=== PROVIDED INFORMATION ===
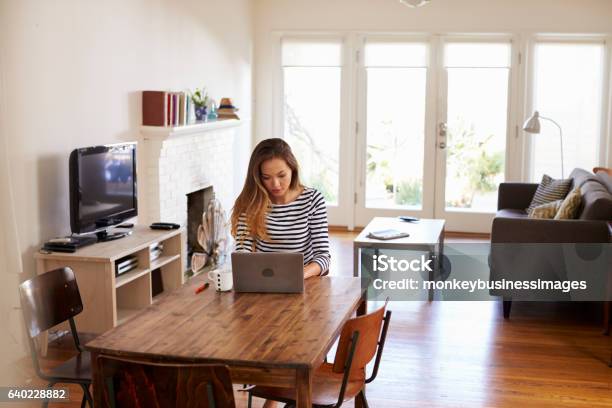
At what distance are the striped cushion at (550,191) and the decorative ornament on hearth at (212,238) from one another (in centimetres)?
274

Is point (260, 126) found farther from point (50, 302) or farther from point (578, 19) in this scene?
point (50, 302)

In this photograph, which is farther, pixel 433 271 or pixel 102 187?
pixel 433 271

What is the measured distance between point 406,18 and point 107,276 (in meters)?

==

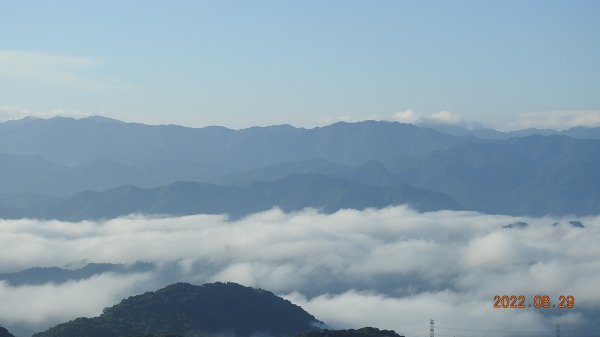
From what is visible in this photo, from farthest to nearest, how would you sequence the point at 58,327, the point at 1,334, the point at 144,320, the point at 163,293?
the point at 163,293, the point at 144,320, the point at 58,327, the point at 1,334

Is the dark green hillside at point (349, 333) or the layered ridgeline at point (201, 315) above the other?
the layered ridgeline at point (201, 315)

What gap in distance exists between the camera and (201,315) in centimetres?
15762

...

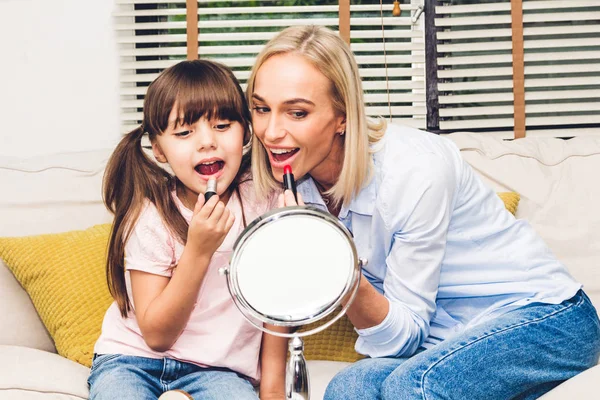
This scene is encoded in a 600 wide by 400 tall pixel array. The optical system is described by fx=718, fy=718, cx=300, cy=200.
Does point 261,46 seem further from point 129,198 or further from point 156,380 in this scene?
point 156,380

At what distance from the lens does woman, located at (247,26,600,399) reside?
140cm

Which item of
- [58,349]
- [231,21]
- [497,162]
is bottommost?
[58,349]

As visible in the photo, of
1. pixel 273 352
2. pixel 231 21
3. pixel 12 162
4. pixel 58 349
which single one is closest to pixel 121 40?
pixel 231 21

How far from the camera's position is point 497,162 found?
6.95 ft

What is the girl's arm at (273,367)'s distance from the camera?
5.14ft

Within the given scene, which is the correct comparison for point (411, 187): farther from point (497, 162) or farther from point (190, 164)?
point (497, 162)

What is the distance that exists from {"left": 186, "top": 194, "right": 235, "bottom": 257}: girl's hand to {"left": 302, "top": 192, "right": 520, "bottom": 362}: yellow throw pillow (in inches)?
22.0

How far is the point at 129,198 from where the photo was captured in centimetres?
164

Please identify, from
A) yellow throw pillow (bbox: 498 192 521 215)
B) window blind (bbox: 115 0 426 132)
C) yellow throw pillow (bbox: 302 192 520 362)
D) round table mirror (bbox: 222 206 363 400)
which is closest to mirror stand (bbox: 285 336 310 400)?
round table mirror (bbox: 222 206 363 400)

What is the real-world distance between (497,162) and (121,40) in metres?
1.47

=== STATED GOAL ===
Show each line above that contains the string "found". Case counts.

=== WRITTEN ANSWER ===
Is point (260, 126) found farther from point (50, 302) or farther from point (578, 19) in this scene?
How far from the camera's position is point 497,162 found?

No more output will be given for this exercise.